- [Supplied text]:
○ ○ ○ ○

It is clear that it was the word of the respondent against that of the driver of the lorry, D.W. 1. There was no other independent evidence that was adduced to assist the court to determine the true position. I bear in mind that as the appellate court, I do not have the benefit or advantage of seeing the witnesses testify.
The learned trial magistrate in his judgment said as follows,
“Both parties called no evidence to corroborate what they said. However, it is clear from the evidence herein that the plaintiff was quite consistent in what he said – that is regarding how the accident occurred. At the same time, the plaintiff was a truthful witness.
The defendant did not remain consistent in his evidence. The 1st defendant’s agent/driver was negligent on how he handled and or managed motor vehicle registration No. KUJ 492. The evidence herein is that the aforesaid vehicle was stationary and there was no warning to that effect. He did not take due care for other road users.
In essence the plaintiff has proved his case on a balance of probality that the defendant herein was liable. He is found liable vicariously for the acts of D.W. 1 who confirmed that he was the authorized driver on the material day. The defendant is held liable 100%.”

○ ○ ○ ○

- [Data for review]:
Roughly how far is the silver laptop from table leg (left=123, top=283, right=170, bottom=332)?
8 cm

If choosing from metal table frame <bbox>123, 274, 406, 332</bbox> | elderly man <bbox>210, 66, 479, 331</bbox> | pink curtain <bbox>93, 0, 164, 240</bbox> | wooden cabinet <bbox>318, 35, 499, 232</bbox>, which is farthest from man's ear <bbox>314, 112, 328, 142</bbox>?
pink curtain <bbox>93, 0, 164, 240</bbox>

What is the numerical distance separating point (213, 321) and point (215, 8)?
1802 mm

○ ○ ○ ○

- [Explore the material]:
a) In the judgment excerpt, list the points the trial magistrate makes about the 1st defendant's driver and his vehicle in the paragraph that opens "The defendant did not remain consistent".
b) In the judgment excerpt, transcribe the part that opens with the words containing "It is clear that" and closes with "the witnesses testify.".
Rely on the judgment excerpt alone when answering.

- [Task responses]:
a)
- The driver was negligent in how he handled or managed motor vehicle registration No. KUJ 492.
- The vehicle was stationary, and there was no warning to that effect.
- He did not take due care for other road users.

b)
It is clear that it was the word of the respondent against that of the driver of the lorry, D.W. 1. There was no other independent evidence that was adduced to assist the court to determine the true position. I bear in mind that as the appellate court, I do not have the benefit or advantage of seeing the witnesses testify.